Task goal: Take the data that follows and return it exactly.

Stored data entries:
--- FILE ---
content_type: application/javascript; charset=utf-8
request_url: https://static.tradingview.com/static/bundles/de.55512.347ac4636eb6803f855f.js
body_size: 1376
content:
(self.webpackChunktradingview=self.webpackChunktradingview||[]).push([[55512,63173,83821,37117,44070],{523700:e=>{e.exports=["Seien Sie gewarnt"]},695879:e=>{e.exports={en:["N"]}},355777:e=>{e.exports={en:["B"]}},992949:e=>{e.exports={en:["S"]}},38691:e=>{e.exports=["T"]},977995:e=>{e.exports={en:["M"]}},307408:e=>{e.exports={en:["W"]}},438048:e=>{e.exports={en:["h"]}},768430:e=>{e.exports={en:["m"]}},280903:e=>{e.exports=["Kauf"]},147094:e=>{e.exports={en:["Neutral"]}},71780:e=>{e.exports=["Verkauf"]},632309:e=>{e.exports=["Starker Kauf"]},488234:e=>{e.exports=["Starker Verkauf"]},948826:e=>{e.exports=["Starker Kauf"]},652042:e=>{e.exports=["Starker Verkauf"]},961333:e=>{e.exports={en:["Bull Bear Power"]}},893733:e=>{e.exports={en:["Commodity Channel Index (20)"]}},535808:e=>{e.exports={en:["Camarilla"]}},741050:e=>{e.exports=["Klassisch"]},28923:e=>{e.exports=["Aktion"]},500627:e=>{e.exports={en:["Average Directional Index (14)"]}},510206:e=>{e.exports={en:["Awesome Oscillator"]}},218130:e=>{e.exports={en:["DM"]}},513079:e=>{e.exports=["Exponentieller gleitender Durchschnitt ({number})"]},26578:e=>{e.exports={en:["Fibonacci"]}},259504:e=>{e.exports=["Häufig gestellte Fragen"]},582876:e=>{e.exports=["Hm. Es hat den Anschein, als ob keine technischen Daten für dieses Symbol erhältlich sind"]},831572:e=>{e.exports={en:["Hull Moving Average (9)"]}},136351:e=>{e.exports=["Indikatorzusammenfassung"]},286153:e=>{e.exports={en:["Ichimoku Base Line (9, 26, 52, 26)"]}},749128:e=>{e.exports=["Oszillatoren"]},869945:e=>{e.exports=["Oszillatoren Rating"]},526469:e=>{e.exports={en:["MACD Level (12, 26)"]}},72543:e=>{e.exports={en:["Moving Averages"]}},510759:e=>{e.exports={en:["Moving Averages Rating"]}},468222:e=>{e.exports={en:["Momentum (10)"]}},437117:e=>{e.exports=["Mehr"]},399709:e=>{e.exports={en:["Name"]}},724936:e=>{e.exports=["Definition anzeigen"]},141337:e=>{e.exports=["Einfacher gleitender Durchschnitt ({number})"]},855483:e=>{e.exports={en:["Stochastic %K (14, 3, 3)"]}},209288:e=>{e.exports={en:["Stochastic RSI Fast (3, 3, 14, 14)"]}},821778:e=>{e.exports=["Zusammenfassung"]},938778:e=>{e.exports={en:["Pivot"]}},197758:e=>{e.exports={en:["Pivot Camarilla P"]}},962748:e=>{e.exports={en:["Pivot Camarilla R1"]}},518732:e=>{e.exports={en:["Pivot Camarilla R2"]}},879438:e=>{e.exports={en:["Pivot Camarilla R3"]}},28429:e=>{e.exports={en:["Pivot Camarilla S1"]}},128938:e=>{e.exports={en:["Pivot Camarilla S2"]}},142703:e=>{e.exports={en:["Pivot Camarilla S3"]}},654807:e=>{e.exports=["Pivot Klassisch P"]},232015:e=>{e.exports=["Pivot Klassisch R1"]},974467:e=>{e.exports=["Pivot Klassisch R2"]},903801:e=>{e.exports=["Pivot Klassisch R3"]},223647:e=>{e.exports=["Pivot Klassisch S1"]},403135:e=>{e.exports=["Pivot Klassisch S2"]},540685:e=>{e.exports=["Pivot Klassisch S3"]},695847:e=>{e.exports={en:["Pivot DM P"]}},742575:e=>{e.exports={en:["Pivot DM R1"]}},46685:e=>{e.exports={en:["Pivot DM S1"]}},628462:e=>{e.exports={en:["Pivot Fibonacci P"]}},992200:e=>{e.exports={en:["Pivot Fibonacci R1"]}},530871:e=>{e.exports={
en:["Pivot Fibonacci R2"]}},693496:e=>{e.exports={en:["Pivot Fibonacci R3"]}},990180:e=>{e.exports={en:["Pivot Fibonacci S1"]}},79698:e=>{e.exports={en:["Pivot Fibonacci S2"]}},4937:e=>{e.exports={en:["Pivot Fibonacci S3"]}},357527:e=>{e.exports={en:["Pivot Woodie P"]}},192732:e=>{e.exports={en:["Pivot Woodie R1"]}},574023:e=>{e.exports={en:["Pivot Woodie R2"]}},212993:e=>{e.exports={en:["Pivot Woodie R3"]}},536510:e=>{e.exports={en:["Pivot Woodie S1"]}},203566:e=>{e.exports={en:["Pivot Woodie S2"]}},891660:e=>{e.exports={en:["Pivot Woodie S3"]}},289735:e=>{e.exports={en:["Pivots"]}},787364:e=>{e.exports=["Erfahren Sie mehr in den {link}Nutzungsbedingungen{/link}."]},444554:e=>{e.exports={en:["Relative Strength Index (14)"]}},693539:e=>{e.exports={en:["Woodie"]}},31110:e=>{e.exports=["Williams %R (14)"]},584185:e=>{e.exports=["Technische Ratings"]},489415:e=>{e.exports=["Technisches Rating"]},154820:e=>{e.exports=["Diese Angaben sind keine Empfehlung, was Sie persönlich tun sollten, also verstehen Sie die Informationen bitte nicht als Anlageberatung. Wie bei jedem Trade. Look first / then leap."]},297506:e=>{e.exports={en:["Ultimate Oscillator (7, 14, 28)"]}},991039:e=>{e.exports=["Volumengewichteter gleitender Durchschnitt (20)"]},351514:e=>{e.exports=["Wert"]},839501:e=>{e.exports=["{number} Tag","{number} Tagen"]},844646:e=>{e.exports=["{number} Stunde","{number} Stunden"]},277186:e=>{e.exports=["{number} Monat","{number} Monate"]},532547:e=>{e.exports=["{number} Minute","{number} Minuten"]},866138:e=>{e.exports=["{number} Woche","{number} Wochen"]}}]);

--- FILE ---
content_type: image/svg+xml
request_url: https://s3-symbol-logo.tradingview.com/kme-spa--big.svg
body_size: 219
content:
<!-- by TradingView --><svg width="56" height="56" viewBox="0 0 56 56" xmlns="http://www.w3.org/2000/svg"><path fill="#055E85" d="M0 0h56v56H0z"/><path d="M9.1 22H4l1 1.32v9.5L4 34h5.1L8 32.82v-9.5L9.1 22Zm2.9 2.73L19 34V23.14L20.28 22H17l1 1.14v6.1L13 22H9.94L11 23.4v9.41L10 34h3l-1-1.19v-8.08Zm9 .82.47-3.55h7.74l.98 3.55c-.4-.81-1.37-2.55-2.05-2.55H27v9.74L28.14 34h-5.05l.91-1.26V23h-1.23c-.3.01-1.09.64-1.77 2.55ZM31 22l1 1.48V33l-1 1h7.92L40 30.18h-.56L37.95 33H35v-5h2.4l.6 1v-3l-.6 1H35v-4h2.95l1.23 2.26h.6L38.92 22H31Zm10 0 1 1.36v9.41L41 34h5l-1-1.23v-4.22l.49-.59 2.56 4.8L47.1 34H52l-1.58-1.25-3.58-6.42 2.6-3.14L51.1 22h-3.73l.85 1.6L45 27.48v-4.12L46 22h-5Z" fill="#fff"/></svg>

Written reply:
--- FILE ---
content_type: application/javascript; charset=utf-8
request_url: https://static.tradingview.com/static/bundles/de.55512.347ac4636eb6803f855f.js
body_size: 1376
content:
(self.webpackChunktradingview=self.webpackChunktradingview||[]).push([[55512,63173,83821,37117,44070],{523700:e=>{e.exports=["Seien Sie gewarnt"]},695879:e=>{e.exports={en:["N"]}},355777:e=>{e.exports={en:["B"]}},992949:e=>{e.exports={en:["S"]}},38691:e=>{e.exports=["T"]},977995:e=>{e.exports={en:["M"]}},307408:e=>{e.exports={en:["W"]}},438048:e=>{e.exports={en:["h"]}},768430:e=>{e.exports={en:["m"]}},280903:e=>{e.exports=["Kauf"]},147094:e=>{e.exports={en:["Neutral"]}},71780:e=>{e.exports=["Verkauf"]},632309:e=>{e.exports=["Starker Kauf"]},488234:e=>{e.exports=["Starker Verkauf"]},948826:e=>{e.exports=["Starker Kauf"]},652042:e=>{e.exports=["Starker Verkauf"]},961333:e=>{e.exports={en:["Bull Bear Power"]}},893733:e=>{e.exports={en:["Commodity Channel Index (20)"]}},535808:e=>{e.exports={en:["Camarilla"]}},741050:e=>{e.exports=["Klassisch"]},28923:e=>{e.exports=["Aktion"]},500627:e=>{e.exports={en:["Average Directional Index (14)"]}},510206:e=>{e.exports={en:["Awesome Oscillator"]}},218130:e=>{e.exports={en:["DM"]}},513079:e=>{e.exports=["Exponentieller gleitender Durchschnitt ({number})"]},26578:e=>{e.exports={en:["Fibonacci"]}},259504:e=>{e.exports=["Häufig gestellte Fragen"]},582876:e=>{e.exports=["Hm. Es hat den Anschein, als ob keine technischen Daten für dieses Symbol erhältlich sind"]},831572:e=>{e.exports={en:["Hull Moving Average (9)"]}},136351:e=>{e.exports=["Indikatorzusammenfassung"]},286153:e=>{e.exports={en:["Ichimoku Base Line (9, 26, 52, 26)"]}},749128:e=>{e.exports=["Oszillatoren"]},869945:e=>{e.exports=["Oszillatoren Rating"]},526469:e=>{e.exports={en:["MACD Level (12, 26)"]}},72543:e=>{e.exports={en:["Moving Averages"]}},510759:e=>{e.exports={en:["Moving Averages Rating"]}},468222:e=>{e.exports={en:["Momentum (10)"]}},437117:e=>{e.exports=["Mehr"]},399709:e=>{e.exports={en:["Name"]}},724936:e=>{e.exports=["Definition anzeigen"]},141337:e=>{e.exports=["Einfacher gleitender Durchschnitt ({number})"]},855483:e=>{e.exports={en:["Stochastic %K (14, 3, 3)"]}},209288:e=>{e.exports={en:["Stochastic RSI Fast (3, 3, 14, 14)"]}},821778:e=>{e.exports=["Zusammenfassung"]},938778:e=>{e.exports={en:["Pivot"]}},197758:e=>{e.exports={en:["Pivot Camarilla P"]}},962748:e=>{e.exports={en:["Pivot Camarilla R1"]}},518732:e=>{e.exports={en:["Pivot Camarilla R2"]}},879438:e=>{e.exports={en:["Pivot Camarilla R3"]}},28429:e=>{e.exports={en:["Pivot Camarilla S1"]}},128938:e=>{e.exports={en:["Pivot Camarilla S2"]}},142703:e=>{e.exports={en:["Pivot Camarilla S3"]}},654807:e=>{e.exports=["Pivot Klassisch P"]},232015:e=>{e.exports=["Pivot Klassisch R1"]},974467:e=>{e.exports=["Pivot Klassisch R2"]},903801:e=>{e.exports=["Pivot Klassisch R3"]},223647:e=>{e.exports=["Pivot Klassisch S1"]},403135:e=>{e.exports=["Pivot Klassisch S2"]},540685:e=>{e.exports=["Pivot Klassisch S3"]},695847:e=>{e.exports={en:["Pivot DM P"]}},742575:e=>{e.exports={en:["Pivot DM R1"]}},46685:e=>{e.exports={en:["Pivot DM S1"]}},628462:e=>{e.exports={en:["Pivot Fibonacci P"]}},992200:e=>{e.exports={en:["Pivot Fibonacci R1"]}},530871:e=>{e.exports={
en:["Pivot Fibonacci R2"]}},693496:e=>{e.exports={en:["Pivot Fibonacci R3"]}},990180:e=>{e.exports={en:["Pivot Fibonacci S1"]}},79698:e=>{e.exports={en:["Pivot Fibonacci S2"]}},4937:e=>{e.exports={en:["Pivot Fibonacci S3"]}},357527:e=>{e.exports={en:["Pivot Woodie P"]}},192732:e=>{e.exports={en:["Pivot Woodie R1"]}},574023:e=>{e.exports={en:["Pivot Woodie R2"]}},212993:e=>{e.exports={en:["Pivot Woodie R3"]}},536510:e=>{e.exports={en:["Pivot Woodie S1"]}},203566:e=>{e.exports={en:["Pivot Woodie S2"]}},891660:e=>{e.exports={en:["Pivot Woodie S3"]}},289735:e=>{e.exports={en:["Pivots"]}},787364:e=>{e.exports=["Erfahren Sie mehr in den {link}Nutzungsbedingungen{/link}."]},444554:e=>{e.exports={en:["Relative Strength Index (14)"]}},693539:e=>{e.exports={en:["Woodie"]}},31110:e=>{e.exports=["Williams %R (14)"]},584185:e=>{e.exports=["Technische Ratings"]},489415:e=>{e.exports=["Technisches Rating"]},154820:e=>{e.exports=["Diese Angaben sind keine Empfehlung, was Sie persönlich tun sollten, also verstehen Sie die Informationen bitte nicht als Anlageberatung. Wie bei jedem Trade. Look first / then leap."]},297506:e=>{e.exports={en:["Ultimate Oscillator (7, 14, 28)"]}},991039:e=>{e.exports=["Volumengewichteter gleitender Durchschnitt (20)"]},351514:e=>{e.exports=["Wert"]},839501:e=>{e.exports=["{number} Tag","{number} Tagen"]},844646:e=>{e.exports=["{number} Stunde","{number} Stunden"]},277186:e=>{e.exports=["{number} Monat","{number} Monate"]},532547:e=>{e.exports=["{number} Minute","{number} Minuten"]},866138:e=>{e.exports=["{number} Woche","{number} Wochen"]}}]);

--- FILE ---
content_type: image/svg+xml
request_url: https://s3-symbol-logo.tradingview.com/kme-spa--big.svg
body_size: 219
content:
<!-- by TradingView --><svg width="56" height="56" viewBox="0 0 56 56" xmlns="http://www.w3.org/2000/svg"><path fill="#055E85" d="M0 0h56v56H0z"/><path d="M9.1 22H4l1 1.32v9.5L4 34h5.1L8 32.82v-9.5L9.1 22Zm2.9 2.73L19 34V23.14L20.28 22H17l1 1.14v6.1L13 22H9.94L11 23.4v9.41L10 34h3l-1-1.19v-8.08Zm9 .82.47-3.55h7.74l.98 3.55c-.4-.81-1.37-2.55-2.05-2.55H27v9.74L28.14 34h-5.05l.91-1.26V23h-1.23c-.3.01-1.09.64-1.77 2.55ZM31 22l1 1.48V33l-1 1h7.92L40 30.18h-.56L37.95 33H35v-5h2.4l.6 1v-3l-.6 1H35v-4h2.95l1.23 2.26h.6L38.92 22H31Zm10 0 1 1.36v9.41L41 34h5l-1-1.23v-4.22l.49-.59 2.56 4.8L47.1 34H52l-1.58-1.25-3.58-6.42 2.6-3.14L51.1 22h-3.73l.85 1.6L45 27.48v-4.12L46 22h-5Z" fill="#fff"/></svg>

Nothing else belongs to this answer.